Un parcours paradoxal

"Je tiens à dire que j'ai commencé comme compositeur bien avant de diriger, et toute ma vie je me suis considéré comme un compositeur qui dirige mais jamais comme un d'orchestre".

Cette profession de foi de Wilhelm Furtwängler illustre bien la place que tenait dans sa vie son activité de créateur. Celle-ci se trouvera favorisée par des dispositions précoces. En effet, il compose son opus 1 à l'âge de 7 ans. A douze ans, alors qu'il a déjà écrit des pièces pour piano, des Lieder et des oeuvres de musique de chambre, il achève La première nuit de Walpurgis pour chanteurs solistes, deux choeurs et orchestre. Deux ans plus tard, en 1900, le compositeur Josef Rheinberger lui enseigne les règles du contrepoint ; puis c'est enfin Max Von Schillings qui achèvera la formation musicale du jeune compositeur. De la musique de chambre, des essais symphoniques et des oeuvres vocales constituent ainsi l'essentiel de sa production de jeunesse qui s'achève en 1909 avec l'imposant Te Deum pour chanteurs solistes, choeur et orchestre. A cette date, Furtwängler alors âgé de 23 ans délaisse quelque peu la composition au profit de la direction d'orchestre, pour entreprendre le parcours légendaire que l'on connaît. Singulièrement, ce sont des "nécessités alimentaires" qui l'orientent dans cette voie. Il confessera en ce sens : "La direction d'orchestre a été le refuge qui m'a sauvé la vie car j'étais sur le point de périr compositeur".

Son activité au pupitre qui s'intensifie jusqu'au début des années '30 ne lui interdit pas quelques incursions dans le domaine de la composition puisqu'on peut relever une allusion au futur Quintette avec piano en ut majeur dans une lettre qu'il écrit en 1915. En outre, le Concerto symphonique pour piano et orchestre en si mineur est très vraisemblablement en gestation dans les années '20. Quoi qu'il en soit, dès 1932, Furtwängler se remet au travail avec assiduité. Une des périodes les plus difficiles de sa vie commence alors, au moment où le nouveau régime se met en place en Allemagne. En 1935, le compositeur achève son Quintette avec piano. A cette date, ayant démissionné de ses fonctions par hostilité contre les autorités nazies, il compose sa Première sonate pour violon et piano en ré mineur, négligeant ainsi ses oeuvres de jeunesse.
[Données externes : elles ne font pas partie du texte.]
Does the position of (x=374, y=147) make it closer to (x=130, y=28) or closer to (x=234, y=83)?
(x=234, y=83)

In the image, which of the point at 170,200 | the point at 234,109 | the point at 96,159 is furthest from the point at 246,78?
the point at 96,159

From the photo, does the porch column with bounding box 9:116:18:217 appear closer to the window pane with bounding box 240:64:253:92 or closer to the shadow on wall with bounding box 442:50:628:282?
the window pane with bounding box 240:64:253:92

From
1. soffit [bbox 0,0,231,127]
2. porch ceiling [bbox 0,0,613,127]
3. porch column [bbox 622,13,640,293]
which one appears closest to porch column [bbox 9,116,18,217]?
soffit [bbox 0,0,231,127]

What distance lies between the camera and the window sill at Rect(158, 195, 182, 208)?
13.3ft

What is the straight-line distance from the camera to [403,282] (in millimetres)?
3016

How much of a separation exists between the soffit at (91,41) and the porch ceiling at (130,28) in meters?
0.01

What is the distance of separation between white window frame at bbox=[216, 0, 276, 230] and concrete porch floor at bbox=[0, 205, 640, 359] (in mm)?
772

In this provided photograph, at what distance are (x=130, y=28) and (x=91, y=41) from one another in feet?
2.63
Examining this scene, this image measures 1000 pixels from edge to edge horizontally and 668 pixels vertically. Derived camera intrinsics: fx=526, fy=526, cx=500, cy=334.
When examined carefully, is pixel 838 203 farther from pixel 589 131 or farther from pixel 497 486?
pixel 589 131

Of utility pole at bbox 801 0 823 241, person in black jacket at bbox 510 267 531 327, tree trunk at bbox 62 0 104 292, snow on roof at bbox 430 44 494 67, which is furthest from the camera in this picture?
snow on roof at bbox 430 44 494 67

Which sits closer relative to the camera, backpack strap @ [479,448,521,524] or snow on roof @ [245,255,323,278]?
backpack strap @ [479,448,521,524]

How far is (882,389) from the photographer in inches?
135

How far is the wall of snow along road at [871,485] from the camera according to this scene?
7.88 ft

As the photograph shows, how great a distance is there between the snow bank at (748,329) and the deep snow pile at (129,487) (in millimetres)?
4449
C'est donc à 49 ans que Furtwängler entame une nouvelle période créatrice, assurément la plus significative. Il termine la première version de son Concerto symphonique pour piano et orchestre en 1936 et écrit sa Deuxième sonate pour violon et piano en ré majeur trois ans plus tard. Dès lors, c'est exclusivement le répertoire symphonique qu'il abordera, des années de guerre jusqu'à sa mort. Il achève sa Première symphonie en si mineur en 1941, et entame en 1943 l'élaboration de la suivante. Il y travaille lorsque Himmler le soupçonne d'avoir été complice de l'attentat contre Hitler en juillet 1944. Furtwängler se réfugie en Suisse en 1945 pour y achever l'orchestration de sa Deuxième Symphonie en mi mineur. Agé de 60 ans, il commence alors à concevoir sa Troisième Symphonie en Ut dièse mineur, en 1946. Les quatre mouvements sont terminés en 1953. Mais lorsque le compositeur s'éteint le 30 novembre 1954, s'il a pu mettre un terme à la seconde version du Concerto symphonique, il n'a pas parachevé l'allegro assai final de son ultime symphonie.